▶ [Selected passage]
----
Why predicted grades are inaccurate.
Predicted grades, whether from teachers or from a statistical model, are not likely to be accurate. That’s why exams are taken every year. The grades given will not have been the same as those that would have been given had exams been sat. Exam results are always influenced by what seem like random factors that nobody can predict (I will discuss this further in the next section). We can reasonably argue over what is the most accurate way to predict grades, but we cannot claim that there is a very accurate method. There are also situations where exam results are very hard to predict. Here is why I think this year’s results will be depressingly inaccurate.
----
▶ [Provided material]
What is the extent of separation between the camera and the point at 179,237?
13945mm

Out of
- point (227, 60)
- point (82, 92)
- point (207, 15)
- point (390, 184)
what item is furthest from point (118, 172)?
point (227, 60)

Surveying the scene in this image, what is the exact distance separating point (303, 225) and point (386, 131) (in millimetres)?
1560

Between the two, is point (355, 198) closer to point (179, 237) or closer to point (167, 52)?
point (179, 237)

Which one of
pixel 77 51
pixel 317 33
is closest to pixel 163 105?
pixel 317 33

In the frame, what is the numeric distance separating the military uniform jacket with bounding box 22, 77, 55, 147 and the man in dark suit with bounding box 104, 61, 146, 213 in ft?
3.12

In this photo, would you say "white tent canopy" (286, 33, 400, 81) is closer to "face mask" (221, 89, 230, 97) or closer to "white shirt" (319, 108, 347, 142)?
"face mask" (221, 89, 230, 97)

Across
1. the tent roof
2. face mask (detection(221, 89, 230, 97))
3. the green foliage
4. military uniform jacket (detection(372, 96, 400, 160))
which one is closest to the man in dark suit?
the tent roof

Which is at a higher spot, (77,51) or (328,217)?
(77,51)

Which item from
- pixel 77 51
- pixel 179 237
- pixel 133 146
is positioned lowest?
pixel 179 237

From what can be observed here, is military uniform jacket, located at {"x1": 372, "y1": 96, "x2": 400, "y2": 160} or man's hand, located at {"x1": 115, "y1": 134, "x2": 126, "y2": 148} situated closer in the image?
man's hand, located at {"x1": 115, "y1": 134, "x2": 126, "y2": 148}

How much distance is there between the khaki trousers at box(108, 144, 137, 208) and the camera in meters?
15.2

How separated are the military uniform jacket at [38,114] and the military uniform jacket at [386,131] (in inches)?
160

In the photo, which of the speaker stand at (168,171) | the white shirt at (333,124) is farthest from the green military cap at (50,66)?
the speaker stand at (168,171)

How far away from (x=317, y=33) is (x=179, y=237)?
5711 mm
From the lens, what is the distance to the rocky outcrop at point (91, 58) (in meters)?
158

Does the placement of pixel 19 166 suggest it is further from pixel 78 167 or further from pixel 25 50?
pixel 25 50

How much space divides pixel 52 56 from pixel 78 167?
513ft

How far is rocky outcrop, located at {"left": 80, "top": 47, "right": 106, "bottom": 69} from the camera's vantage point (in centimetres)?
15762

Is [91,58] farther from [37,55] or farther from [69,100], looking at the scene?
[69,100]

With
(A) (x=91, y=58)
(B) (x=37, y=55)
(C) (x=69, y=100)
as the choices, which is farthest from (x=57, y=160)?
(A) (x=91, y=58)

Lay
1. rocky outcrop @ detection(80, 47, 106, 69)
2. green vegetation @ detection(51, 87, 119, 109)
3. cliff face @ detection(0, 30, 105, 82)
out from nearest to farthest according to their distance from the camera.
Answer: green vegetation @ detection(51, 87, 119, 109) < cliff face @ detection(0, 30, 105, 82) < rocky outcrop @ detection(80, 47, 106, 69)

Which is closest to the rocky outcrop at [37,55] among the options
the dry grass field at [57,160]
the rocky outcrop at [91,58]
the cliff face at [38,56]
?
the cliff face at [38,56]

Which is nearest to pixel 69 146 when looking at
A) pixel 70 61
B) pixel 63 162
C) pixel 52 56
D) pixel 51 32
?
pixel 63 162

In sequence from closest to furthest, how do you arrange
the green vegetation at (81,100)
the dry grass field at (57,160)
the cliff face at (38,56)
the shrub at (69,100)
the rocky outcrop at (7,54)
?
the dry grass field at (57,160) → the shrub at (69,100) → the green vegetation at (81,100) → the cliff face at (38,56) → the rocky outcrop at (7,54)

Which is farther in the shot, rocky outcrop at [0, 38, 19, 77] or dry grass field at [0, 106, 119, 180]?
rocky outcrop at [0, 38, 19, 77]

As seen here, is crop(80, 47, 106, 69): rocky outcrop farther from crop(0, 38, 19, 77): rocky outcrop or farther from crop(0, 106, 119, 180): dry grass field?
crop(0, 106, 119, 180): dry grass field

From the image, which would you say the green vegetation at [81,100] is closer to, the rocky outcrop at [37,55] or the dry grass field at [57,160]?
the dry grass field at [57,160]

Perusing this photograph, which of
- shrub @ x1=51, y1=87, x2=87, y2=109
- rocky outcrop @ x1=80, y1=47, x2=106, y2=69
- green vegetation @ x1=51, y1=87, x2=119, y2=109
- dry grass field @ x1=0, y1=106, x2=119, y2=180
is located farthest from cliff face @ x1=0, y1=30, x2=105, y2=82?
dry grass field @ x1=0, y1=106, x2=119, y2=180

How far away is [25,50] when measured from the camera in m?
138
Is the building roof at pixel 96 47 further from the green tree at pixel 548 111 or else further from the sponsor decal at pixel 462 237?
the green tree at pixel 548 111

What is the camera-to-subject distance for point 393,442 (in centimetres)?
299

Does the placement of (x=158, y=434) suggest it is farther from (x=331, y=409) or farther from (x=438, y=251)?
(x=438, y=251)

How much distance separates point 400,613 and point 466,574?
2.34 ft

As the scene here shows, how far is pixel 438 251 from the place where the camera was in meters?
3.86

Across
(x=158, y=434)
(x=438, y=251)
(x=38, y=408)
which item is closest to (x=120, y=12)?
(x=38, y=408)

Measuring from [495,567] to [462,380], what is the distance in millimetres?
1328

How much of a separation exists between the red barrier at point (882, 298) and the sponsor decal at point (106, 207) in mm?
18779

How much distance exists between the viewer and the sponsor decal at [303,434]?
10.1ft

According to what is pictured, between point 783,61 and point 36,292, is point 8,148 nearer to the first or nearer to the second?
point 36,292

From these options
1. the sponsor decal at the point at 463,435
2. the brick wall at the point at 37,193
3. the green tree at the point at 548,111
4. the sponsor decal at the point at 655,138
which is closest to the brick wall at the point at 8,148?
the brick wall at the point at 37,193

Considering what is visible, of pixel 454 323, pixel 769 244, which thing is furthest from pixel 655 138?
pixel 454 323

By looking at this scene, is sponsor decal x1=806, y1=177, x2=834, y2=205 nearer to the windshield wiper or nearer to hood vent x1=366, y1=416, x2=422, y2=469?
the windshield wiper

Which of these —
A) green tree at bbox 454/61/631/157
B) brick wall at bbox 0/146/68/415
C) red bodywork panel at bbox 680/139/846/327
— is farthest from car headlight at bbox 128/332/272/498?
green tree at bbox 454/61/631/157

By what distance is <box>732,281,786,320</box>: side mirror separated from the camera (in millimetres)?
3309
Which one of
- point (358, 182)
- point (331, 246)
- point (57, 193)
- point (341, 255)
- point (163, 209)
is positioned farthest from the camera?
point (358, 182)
----
▶ [Exercise directions]
Can you pick up the passage on why predicted grades are inaccurate and continue it from its last sentence?

▶ [Response to the exercise]
Some students are exceptional. Some will get an A* in a school that’s never had an A*. Some will get a U in a school that’s never had a U. Predicting who these students are is incredibly difficult and remains difficult even where historic A-level results are adjusted to account for the GCSE data of current students. Students will have often unfairly missed out (or unfairly gained) wherever very high or low grades were on the table (i.e. if students were at the top and the bottom of rankings). This is the most heartbreaking aspect of what’s happened. The exceptional is unpredictable. The statistical model will not pick up on these students. If a school normally gets some Us (or it gets Es but this cohort is weaker than usual) the model will predict Us. If a school doesn’t normally get A*s (or it does but this years cohort is weaker than usual) the model will not predict A*s. This will be very inaccurate in practice. You might then think that CAGs should be used to identify these students. However, just as a statistical model won’t pick up an A* or U student where normally there are none, a teacher who has never taught an A* or U student will not be able to be sure they have taught one this time. In the case of U it might be more obvious, but why even enter a student for the exam if it was completely obvious they’d get U? The inaccuracy in the CAGs for extreme grades was remarkable. In 2019, 7.7% of grades were A*; in 2020, 13.9% of CAGs were A*. In 2019, 2.5% of grades were Us; in 2020, 0.3% of CAGs were Us. Both the CAGs and the statistical models were likely to be wrong. There’s no easy way to sort this out, it’s a choice between two bad options.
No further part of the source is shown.